On Mon, 2009-05-25 at 18:49 -0400, Owen Taylor wrote: > On Mon, 2009-05-25 at 22:08 +0200, Nicolai Hähnle wrote: > > > > [ Even with the change, there still is a noticeable performance win from > > > dropping the size of the DMA buffer in mesa - binding the 1M buffers > > > into AGP space takes a measurable amount of time. ] > > > > Forgive me if you've mentioned it before, but what is your testcase? > > > > If I recall the discussions correctly (and admittedly I've been somewhat > > away > > for a while), the idea was to have big buffers so that games can just keep > > scheduling drawing commands virtually indefinitely (maybe even up to a full > > frame worth of draw calls).
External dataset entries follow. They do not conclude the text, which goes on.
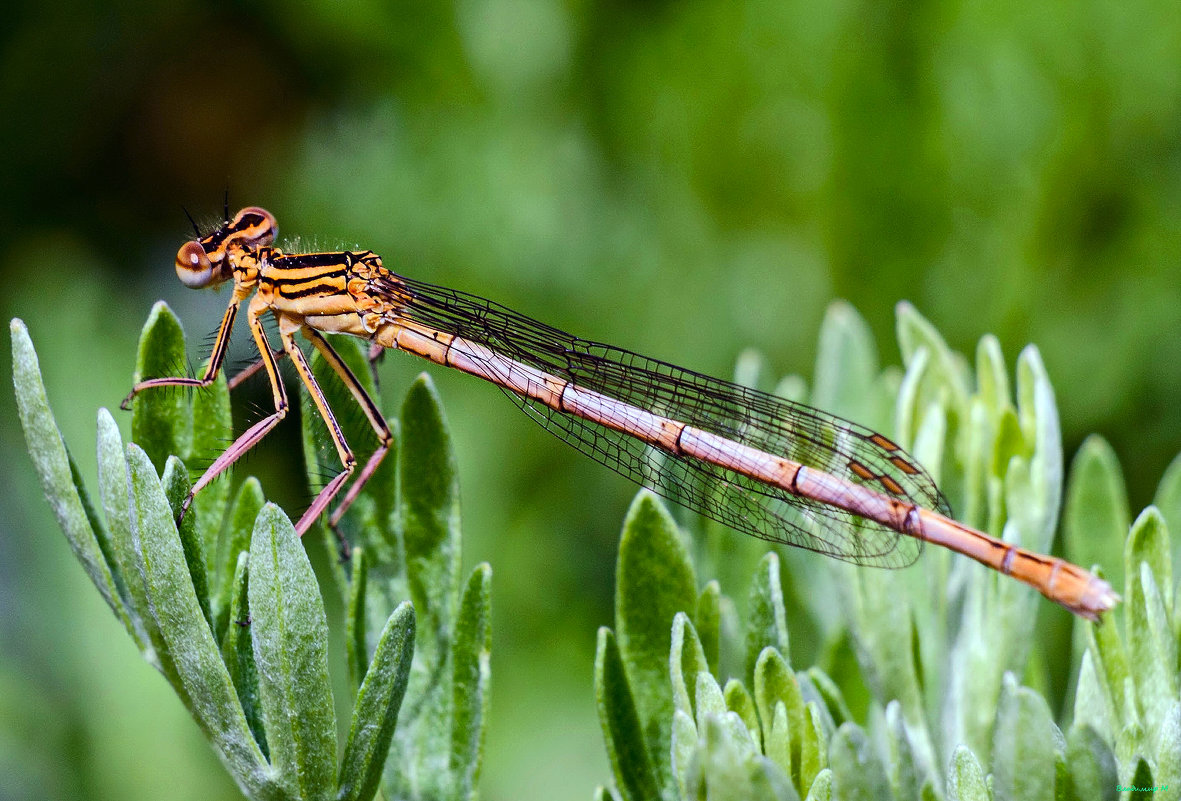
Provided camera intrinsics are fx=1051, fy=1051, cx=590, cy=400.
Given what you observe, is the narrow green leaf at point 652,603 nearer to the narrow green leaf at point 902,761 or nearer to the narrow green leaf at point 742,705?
the narrow green leaf at point 742,705

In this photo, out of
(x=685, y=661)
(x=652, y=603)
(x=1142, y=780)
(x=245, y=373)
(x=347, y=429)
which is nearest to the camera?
(x=1142, y=780)

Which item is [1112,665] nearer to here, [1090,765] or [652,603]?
[1090,765]

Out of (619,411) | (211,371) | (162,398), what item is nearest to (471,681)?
(162,398)

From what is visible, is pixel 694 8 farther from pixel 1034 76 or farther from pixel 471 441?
pixel 471 441

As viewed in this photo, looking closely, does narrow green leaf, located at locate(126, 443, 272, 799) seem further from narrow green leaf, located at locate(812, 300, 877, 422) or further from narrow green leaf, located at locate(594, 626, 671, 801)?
narrow green leaf, located at locate(812, 300, 877, 422)

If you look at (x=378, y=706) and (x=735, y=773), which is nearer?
(x=735, y=773)

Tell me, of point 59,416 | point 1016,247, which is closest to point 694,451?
point 1016,247
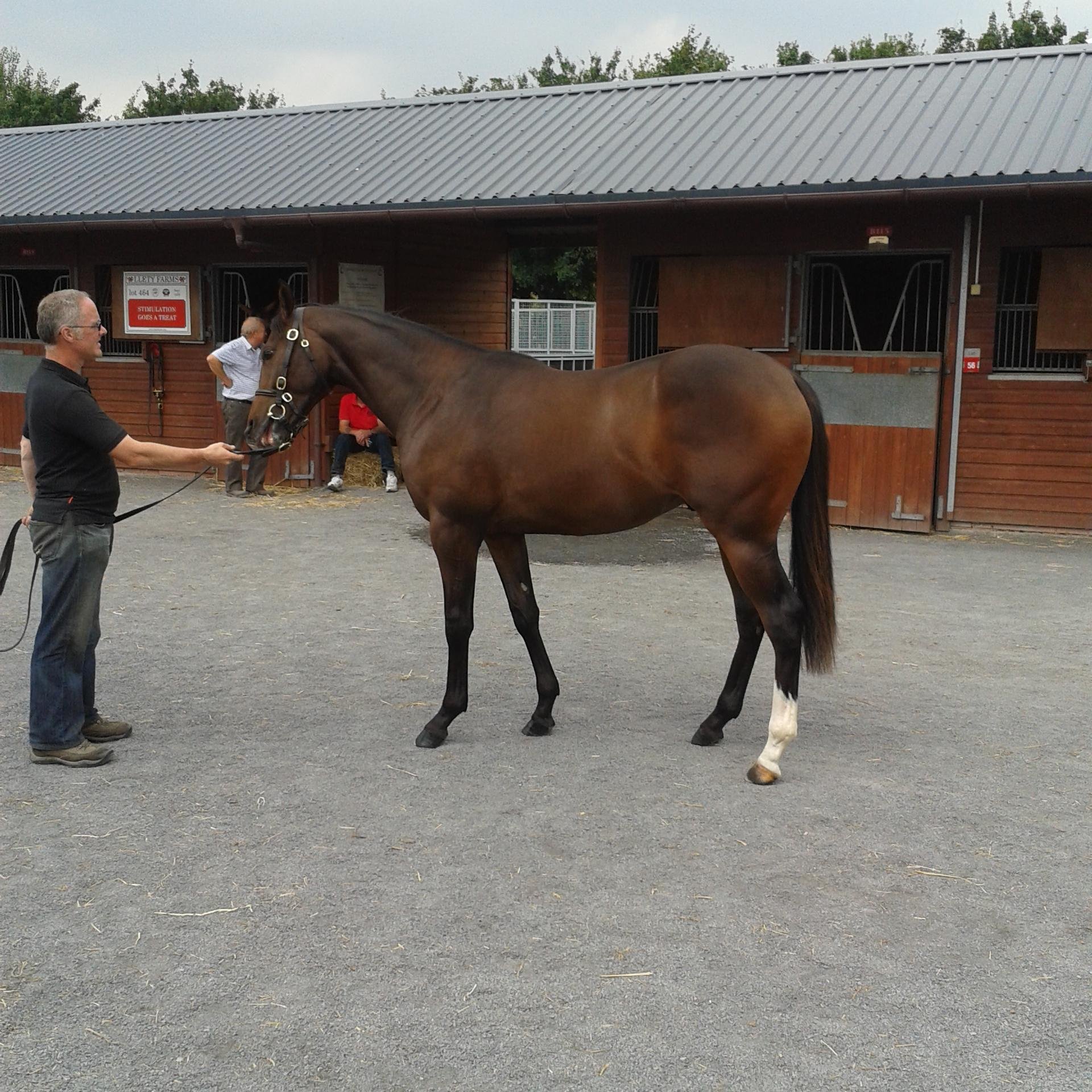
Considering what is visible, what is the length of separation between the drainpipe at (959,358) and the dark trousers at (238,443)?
656 cm

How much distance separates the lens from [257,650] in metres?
Result: 6.21

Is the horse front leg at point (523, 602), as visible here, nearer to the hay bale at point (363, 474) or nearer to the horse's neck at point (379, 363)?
the horse's neck at point (379, 363)

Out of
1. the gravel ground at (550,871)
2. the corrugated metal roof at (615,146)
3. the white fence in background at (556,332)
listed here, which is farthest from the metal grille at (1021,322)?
the white fence in background at (556,332)

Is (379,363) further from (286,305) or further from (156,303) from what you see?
(156,303)

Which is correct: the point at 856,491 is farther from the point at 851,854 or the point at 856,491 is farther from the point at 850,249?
the point at 851,854

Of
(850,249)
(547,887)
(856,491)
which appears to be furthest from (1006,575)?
(547,887)

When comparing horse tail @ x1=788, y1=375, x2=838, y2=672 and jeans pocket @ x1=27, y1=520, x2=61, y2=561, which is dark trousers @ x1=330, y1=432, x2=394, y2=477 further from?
horse tail @ x1=788, y1=375, x2=838, y2=672

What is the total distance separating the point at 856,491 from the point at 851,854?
732 centimetres

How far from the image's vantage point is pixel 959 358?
10.2 m

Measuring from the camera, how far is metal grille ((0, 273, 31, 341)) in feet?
48.1

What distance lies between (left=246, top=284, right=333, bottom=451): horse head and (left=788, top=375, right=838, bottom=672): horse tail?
2.00m

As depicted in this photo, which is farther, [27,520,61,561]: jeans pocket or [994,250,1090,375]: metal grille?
[994,250,1090,375]: metal grille

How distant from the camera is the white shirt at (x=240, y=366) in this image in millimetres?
11352

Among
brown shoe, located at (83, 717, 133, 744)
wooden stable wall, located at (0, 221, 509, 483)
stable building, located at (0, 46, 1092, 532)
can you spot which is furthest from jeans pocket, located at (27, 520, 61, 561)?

Obviously, if your testcase is in fact not one > > of > > those eyecandy-crazy shooters, then that's a bad idea for you. > > I've been testing with mutter/gnome-shell (GL based compositor, with UI > elements in the GL scene graph as well.) It certainly doesn't look that > much like a game; the vertex/state-change ratio is probably lower than > for most games since there are no complex 3D models - the most vertex > intensive thing it's doing is text (quad per glyph). > > But on the other hand, it's using maybe 1/1000th of the vertex buffer > before it fills its command buffer and releases the DMA buffer, so > that's a pretty big gap to make up if games are that different.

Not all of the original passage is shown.